Dom Tomás Balduíno, no espírito da opção pelos pobres

Os frades dominicanos de Goiânia, a Comissão Pastoral da Terra, a Conferência dos Religiosos do Brasil – Regional Goiânia e a Paróquia São Judas Tadeu, convidam para a Ação de Graças pela vida e o ministério de Dom Tomás Balduíno, no dia 16 de dezembro, em Goiânia (GO).

Dom Tomás Balduíno, bispo-emérito de Goiás e assessor permanente da Comissão Pastoral da Terra, dominicano, completará 90 anos no próximo dia 31 de dezembro.

Dom Tomás Balduíno nasceu em Posse, Goiás, em 1922. Ao se tornar religioso dominicano recebeu o nome de Frei Tomás, como era costume.

Fez o Seminário Menor – Escola Apostólica Dominicana – em Juiz de Fora, MG; cursou Filosofia em São Paulo e Teologia em Saint Maximin, na França, onde também fez mestrado em Teologia.

Em 1950, lecionou filosofia em Uberaba. Em 1951 foi transferido para Juiz de Fora como vice-reitor da então Escola Apostólica Dominicana e lecionou filosofia, na Faculdade de Filosofia da cidade.

Em 1957, foi nomeado superior da missão dos dominicanos da Prelazia de Conceição do Araguaia, Estado do Pará, onde viveu de perto a realidade indígena e sertaneja. Na época a Pastoral da Prelazia acompanhava sete grupos indígenas. Para desenvolver um trabalho mais eficaz junto aos índios, fez mestrado em Antropologia e Lingüística, na UNB, que concluiu, em 1965. Estudou e aprendeu a língua dos índios Xicrin, do grupo Bacajá, Kayapó.

Em 1965, ano em que terminou o Concílio Ecumênico Vaticano II, foi nomeado Prelado de Conceição do Araguaia. Lá viveu de maneira determinante e combativa os primeiros conflitos com as grandes empresas agropecuárias que se estabeleciam na região, invadiam áreas indígenas, expulsavam famílias sertanejas, posseiros, e traziam trabalhadores braçais de outros Estados, sobretudo do nordeste brasileiro, que eram submetidos, muitas vezes, a regimes análogos ao trabalho escravo.

Em 1967, foi nomeado bispo diocesano da Cidade de Goiás. Nesta Diocese permaneceu durante 31 anos, até 1999 quando, ao completar 75 anos, apresentou sua renúncia e mudou-se para Goiânia. Seu ministério episcopal coincidiu, a maior parte do tempo, com a Ditadura Militar (1964-1985).

Dom Tomás, junto à Diocese de Goiás, procurou adequar a Diocese ao novo espírito do Concílio Ecumênico Vaticano II e de Medellín (1968). Por isso sua atuação, ao lado dos pobres, no espírito da opção pelos pobres, marcou profundamente a Diocese e seu povo.
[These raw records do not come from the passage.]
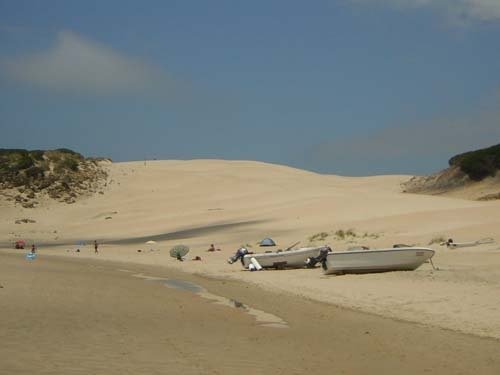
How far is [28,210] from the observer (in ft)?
189

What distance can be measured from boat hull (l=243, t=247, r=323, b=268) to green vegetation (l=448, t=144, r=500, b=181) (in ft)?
118

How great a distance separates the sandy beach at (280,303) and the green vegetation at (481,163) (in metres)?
13.6

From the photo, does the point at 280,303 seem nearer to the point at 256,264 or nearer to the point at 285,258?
Result: the point at 285,258

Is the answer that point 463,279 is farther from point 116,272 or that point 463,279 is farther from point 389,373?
point 116,272

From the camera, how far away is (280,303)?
51.2 ft

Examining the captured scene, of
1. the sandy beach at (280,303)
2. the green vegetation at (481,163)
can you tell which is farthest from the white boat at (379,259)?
the green vegetation at (481,163)

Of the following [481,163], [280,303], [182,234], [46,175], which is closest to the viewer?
[280,303]

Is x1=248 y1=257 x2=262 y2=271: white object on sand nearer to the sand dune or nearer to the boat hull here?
the boat hull

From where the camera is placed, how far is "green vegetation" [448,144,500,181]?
184 ft

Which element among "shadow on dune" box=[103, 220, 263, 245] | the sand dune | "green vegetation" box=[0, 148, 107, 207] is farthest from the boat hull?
"green vegetation" box=[0, 148, 107, 207]

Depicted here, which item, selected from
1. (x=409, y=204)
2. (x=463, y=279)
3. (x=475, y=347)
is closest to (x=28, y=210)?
(x=409, y=204)

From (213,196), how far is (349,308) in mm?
49374

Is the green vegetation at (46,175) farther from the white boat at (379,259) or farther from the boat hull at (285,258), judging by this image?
the white boat at (379,259)

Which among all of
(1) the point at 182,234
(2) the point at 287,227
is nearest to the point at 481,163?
(2) the point at 287,227
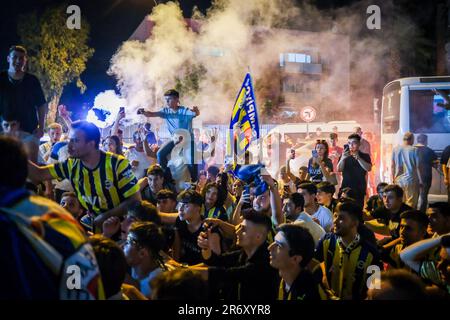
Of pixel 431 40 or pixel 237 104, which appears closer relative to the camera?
pixel 237 104

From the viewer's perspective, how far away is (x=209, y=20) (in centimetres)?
2450

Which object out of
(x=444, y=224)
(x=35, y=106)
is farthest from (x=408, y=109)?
(x=35, y=106)

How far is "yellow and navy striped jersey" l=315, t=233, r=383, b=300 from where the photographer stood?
4.43m

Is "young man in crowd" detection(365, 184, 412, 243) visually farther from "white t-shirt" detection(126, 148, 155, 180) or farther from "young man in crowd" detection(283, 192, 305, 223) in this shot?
"white t-shirt" detection(126, 148, 155, 180)

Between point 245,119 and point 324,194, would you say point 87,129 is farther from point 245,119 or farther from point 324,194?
point 324,194

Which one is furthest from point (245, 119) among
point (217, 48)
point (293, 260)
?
point (217, 48)

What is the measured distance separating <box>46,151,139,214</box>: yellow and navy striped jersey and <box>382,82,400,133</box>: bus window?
1007 centimetres

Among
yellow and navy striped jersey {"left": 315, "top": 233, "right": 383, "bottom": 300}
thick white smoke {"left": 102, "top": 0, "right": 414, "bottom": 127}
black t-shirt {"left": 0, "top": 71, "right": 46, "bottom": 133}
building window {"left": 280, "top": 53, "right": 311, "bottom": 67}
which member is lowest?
yellow and navy striped jersey {"left": 315, "top": 233, "right": 383, "bottom": 300}

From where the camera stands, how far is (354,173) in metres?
9.02

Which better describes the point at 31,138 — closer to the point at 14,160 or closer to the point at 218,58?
the point at 14,160

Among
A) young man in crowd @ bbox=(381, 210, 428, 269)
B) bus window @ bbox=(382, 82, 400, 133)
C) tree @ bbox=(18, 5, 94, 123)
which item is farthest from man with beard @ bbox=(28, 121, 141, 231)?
tree @ bbox=(18, 5, 94, 123)

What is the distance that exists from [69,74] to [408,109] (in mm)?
20254

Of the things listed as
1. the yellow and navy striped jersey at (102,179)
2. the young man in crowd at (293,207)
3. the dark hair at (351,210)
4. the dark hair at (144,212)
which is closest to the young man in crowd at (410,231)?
the dark hair at (351,210)

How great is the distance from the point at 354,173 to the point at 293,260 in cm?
566
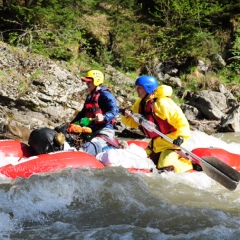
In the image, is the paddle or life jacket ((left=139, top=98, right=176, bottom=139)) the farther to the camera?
life jacket ((left=139, top=98, right=176, bottom=139))

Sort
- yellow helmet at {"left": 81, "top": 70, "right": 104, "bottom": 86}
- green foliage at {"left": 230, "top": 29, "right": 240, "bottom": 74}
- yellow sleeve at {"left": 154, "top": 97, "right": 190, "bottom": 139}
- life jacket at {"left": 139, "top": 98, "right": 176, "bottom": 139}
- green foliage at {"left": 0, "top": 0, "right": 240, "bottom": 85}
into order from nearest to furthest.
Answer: yellow sleeve at {"left": 154, "top": 97, "right": 190, "bottom": 139}
life jacket at {"left": 139, "top": 98, "right": 176, "bottom": 139}
yellow helmet at {"left": 81, "top": 70, "right": 104, "bottom": 86}
green foliage at {"left": 0, "top": 0, "right": 240, "bottom": 85}
green foliage at {"left": 230, "top": 29, "right": 240, "bottom": 74}

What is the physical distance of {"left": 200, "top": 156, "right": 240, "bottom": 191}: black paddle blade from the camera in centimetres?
491

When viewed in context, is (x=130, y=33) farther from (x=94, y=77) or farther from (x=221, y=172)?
(x=221, y=172)

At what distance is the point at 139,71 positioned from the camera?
49.9 feet

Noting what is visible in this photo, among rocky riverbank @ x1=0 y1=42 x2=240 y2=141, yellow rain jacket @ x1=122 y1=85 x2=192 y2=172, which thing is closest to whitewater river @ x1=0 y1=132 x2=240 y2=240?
yellow rain jacket @ x1=122 y1=85 x2=192 y2=172

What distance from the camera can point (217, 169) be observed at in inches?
203

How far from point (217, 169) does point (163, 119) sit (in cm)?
98

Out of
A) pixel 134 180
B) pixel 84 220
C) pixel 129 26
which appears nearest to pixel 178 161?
pixel 134 180

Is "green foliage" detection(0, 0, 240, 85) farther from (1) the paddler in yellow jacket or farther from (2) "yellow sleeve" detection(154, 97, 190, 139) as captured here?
(2) "yellow sleeve" detection(154, 97, 190, 139)

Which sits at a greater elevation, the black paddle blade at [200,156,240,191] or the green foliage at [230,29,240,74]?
the green foliage at [230,29,240,74]

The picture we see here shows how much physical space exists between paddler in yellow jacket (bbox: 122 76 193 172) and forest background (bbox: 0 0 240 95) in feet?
23.8

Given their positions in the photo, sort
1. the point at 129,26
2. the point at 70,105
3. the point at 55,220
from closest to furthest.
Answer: the point at 55,220, the point at 70,105, the point at 129,26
Dom Tomás foi personagem fundamental no processo de criação do Conselho Indigenista Missionário (CIMI), em 1972, e da Comissão Pastoral da Terra (CPT), em 1975. Nas duas instituições, Dom Tomás sempre teve atuação destacada, tendo sido presidente do CIMI, de 1980 a 1984 e presidente da CPT de 1999 a 2005. A Assembléia Geral da CPT, em 2005, o nomeou Conselheiro Permanente.

Depois de deixar a Diocese, além de ser presidente da CPT, tem desenvolvido uma extensa e longa pauta de conferências e palestras em Seminários, Simpósios e Congressos, tanto no Brasil quanto no exterior. Por sua atuação firme e corajosa recebeu diversas condecorações e homenagens Brasil afora. Em 2002, a Assembléia Legislativa do Estado de Goiás, lhe concedeu a medalha do Mérito Legislativo Pedro Ludovico Teixeira. No mesmo ano recebeu o Título de Cidadão Goianiense, outorgado pela Câmara Municipal de Goiânia.

No dia 8 de novembro de 2006, Dom Tomás recebeu da Universidade Católica de Goiás (UCG) o título de Doutor Honoris Causa, devido ao comprometimento de Dom Tomás com a luta pelo povo pobre de Deus.

No dia 18 de abril de 2008 recebeu em Oklahoma City (EUA), da Oklahoma City National Memorial Foudation, o prêmio Reflections of Hope. A organização considerou que as ações de Dom Tomás são exemplos de esperança na solução das causas que levam a miséria de tantas pessoas em todo o mundo.

Dom Tomás Balduíno foi também agraciado, em junho de 2012, com o título Doutor Honoris Causa concedido pela Universidade Federal de Goiás (UFG).